GIVEN INSTRUCTION –
In the lines below, find the one that contains "From the group" and write it out exactly, along with every line that follows it.

EXTRACTED RECORDS –

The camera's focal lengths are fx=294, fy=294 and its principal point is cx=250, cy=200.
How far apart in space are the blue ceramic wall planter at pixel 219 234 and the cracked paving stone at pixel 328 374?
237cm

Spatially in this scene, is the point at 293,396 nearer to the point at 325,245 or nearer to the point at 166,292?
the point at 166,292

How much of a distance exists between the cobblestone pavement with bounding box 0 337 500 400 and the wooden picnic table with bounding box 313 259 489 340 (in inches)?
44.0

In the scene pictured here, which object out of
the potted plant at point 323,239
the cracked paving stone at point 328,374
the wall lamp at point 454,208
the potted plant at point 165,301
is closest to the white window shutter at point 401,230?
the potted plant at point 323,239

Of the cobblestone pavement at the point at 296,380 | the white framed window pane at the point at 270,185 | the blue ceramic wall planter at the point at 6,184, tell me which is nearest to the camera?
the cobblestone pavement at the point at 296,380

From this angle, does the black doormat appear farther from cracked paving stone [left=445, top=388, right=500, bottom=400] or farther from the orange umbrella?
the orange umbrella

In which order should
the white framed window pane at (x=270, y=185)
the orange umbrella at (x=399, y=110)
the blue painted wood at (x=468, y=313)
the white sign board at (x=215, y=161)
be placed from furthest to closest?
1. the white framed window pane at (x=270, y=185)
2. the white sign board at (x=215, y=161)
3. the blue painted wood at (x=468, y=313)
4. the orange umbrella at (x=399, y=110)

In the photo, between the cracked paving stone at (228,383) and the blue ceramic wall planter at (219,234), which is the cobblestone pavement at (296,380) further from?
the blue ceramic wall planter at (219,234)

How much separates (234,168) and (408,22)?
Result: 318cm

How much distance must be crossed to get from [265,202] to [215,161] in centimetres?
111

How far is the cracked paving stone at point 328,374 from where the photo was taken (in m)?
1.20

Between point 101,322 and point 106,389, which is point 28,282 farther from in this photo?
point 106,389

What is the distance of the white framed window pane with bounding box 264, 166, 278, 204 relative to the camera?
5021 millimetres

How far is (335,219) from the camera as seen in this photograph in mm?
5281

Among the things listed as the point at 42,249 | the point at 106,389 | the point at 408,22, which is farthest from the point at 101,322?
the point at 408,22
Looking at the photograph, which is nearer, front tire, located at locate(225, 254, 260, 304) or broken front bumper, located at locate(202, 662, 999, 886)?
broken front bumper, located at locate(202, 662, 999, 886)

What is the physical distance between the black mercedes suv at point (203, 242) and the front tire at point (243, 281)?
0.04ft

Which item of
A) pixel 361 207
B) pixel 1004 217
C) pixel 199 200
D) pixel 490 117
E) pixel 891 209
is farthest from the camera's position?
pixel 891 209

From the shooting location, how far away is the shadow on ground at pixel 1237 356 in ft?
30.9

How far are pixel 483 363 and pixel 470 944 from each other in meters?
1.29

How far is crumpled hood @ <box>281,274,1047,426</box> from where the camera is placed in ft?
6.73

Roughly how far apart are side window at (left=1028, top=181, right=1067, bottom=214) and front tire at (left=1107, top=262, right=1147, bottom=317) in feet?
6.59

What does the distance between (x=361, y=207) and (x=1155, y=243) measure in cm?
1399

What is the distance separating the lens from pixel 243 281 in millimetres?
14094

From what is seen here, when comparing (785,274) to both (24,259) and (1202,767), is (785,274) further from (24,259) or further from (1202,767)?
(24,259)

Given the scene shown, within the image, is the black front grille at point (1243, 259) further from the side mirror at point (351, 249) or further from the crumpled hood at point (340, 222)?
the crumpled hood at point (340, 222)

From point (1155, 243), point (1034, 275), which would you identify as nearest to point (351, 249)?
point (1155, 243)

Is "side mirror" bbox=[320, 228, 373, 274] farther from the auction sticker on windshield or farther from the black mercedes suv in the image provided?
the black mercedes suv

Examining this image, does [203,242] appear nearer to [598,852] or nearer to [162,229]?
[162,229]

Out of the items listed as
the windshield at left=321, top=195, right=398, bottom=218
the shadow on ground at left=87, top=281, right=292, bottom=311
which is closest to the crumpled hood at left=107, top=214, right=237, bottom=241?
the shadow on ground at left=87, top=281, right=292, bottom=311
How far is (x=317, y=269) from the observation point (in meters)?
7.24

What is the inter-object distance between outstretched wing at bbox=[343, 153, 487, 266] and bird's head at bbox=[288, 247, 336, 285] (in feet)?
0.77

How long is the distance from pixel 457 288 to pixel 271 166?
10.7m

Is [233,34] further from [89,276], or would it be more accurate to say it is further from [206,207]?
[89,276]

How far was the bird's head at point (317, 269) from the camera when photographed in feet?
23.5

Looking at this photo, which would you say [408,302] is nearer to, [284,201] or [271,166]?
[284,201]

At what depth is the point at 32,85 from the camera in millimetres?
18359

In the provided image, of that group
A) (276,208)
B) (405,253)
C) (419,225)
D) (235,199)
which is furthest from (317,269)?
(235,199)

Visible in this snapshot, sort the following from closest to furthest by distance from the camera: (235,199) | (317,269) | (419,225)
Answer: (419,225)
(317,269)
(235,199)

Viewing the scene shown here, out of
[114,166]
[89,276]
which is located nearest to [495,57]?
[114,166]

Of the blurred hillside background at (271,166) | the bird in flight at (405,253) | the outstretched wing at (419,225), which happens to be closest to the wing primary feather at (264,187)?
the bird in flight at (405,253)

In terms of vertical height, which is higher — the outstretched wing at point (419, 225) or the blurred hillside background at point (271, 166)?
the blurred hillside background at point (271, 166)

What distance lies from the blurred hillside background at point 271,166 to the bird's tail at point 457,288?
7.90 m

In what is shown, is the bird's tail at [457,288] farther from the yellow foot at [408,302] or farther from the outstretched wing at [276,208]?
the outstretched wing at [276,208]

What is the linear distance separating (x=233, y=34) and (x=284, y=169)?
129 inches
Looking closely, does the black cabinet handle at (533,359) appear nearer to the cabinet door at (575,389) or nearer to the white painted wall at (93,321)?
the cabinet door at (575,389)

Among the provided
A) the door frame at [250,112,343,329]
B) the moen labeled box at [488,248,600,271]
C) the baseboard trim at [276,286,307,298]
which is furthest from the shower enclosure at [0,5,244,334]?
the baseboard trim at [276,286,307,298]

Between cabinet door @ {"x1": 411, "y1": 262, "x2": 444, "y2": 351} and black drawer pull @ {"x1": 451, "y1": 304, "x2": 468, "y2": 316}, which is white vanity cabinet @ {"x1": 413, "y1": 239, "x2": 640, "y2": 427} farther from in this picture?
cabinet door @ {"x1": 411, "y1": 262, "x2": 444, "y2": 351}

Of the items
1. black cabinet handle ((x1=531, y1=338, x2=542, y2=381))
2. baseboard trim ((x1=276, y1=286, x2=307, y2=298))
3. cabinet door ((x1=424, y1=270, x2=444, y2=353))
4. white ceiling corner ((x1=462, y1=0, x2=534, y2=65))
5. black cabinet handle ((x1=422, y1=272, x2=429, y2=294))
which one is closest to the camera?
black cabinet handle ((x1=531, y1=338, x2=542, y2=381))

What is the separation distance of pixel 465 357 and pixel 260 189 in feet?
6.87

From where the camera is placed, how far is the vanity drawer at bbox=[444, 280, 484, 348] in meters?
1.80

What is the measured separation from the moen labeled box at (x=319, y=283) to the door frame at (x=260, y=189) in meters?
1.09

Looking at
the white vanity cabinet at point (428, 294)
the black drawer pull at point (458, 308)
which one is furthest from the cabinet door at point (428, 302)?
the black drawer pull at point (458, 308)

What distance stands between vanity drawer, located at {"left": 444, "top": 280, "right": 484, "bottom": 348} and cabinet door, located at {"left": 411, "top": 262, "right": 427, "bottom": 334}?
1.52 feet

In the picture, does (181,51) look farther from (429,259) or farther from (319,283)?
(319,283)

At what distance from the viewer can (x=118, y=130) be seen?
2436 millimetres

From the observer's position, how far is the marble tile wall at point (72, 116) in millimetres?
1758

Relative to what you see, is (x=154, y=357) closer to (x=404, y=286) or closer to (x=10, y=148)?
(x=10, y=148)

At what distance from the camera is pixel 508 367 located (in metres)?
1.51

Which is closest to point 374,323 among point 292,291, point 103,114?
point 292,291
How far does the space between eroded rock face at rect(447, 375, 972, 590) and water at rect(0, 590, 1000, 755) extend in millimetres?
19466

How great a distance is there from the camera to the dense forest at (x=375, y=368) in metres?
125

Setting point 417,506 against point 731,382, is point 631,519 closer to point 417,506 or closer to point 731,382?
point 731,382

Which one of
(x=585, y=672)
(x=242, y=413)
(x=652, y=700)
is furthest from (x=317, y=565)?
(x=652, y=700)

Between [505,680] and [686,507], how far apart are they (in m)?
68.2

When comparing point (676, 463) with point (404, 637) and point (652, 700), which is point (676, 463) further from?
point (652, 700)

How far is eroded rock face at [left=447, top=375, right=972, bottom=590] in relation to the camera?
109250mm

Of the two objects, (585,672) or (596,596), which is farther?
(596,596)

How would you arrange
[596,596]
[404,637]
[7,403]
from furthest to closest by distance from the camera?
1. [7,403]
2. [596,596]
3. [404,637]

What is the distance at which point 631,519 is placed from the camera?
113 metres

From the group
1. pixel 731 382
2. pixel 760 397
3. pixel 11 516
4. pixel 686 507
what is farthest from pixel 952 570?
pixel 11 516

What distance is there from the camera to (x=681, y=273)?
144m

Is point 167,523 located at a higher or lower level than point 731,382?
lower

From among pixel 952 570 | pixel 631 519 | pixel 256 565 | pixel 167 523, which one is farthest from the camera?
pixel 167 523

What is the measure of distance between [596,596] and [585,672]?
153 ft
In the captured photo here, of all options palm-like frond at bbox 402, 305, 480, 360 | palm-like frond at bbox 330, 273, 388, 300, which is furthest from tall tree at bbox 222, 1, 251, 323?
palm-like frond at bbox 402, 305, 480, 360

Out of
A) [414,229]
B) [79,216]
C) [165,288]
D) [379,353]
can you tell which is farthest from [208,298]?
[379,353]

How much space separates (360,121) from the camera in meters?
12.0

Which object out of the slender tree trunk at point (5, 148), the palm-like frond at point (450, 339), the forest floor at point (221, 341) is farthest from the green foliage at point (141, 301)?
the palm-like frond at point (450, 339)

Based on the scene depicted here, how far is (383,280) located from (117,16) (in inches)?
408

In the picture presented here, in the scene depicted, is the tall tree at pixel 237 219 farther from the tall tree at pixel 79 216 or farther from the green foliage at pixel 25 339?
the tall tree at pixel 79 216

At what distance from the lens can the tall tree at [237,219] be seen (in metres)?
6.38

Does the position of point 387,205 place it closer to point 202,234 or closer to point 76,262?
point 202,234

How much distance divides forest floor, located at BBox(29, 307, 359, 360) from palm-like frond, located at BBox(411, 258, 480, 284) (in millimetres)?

RESPONSE TO THE TASK –
From the group
1. pixel 731 382
2. pixel 760 397
3. pixel 11 516
4. pixel 686 507
what is farthest from pixel 952 570?
pixel 11 516

What distance is there from the camera to (x=681, y=273)?
144m

Is point 167,523 located at a higher or lower level than point 731,382?
lower

From among pixel 952 570 | pixel 631 519 | pixel 256 565 | pixel 167 523, which one is farthest from the camera?
pixel 167 523

What is the measure of distance between [596,596] and [585,672]?
153 ft
In the captured photo here, of all options palm-like frond at bbox 402, 305, 480, 360 | palm-like frond at bbox 330, 273, 388, 300, which is furthest from tall tree at bbox 222, 1, 251, 323?
palm-like frond at bbox 402, 305, 480, 360

Out of
A) [414,229]
B) [79,216]
C) [165,288]
D) [379,353]
can you tell which is farthest from [208,298]?
[379,353]

How much space separates (360,121) from the camera in meters?
12.0

Which object out of the slender tree trunk at point (5, 148), the palm-like frond at point (450, 339), the forest floor at point (221, 341) is farthest from the green foliage at point (141, 301)?
the palm-like frond at point (450, 339)

Based on the scene depicted here, how far is (383,280) located from (117,16) (in inches)?
408

In the picture presented here, in the scene depicted, is the tall tree at pixel 237 219 farther from the tall tree at pixel 79 216 or farther from the green foliage at pixel 25 339?
the tall tree at pixel 79 216

At what distance from the lens can the tall tree at [237,219] be seen (in metres)?
6.38

Does the position of point 387,205 place it closer to point 202,234 or closer to point 76,262?
point 202,234

How much distance divides forest floor, located at BBox(29, 307, 359, 360) from palm-like frond, located at BBox(411, 258, 480, 284) (in millimetres)?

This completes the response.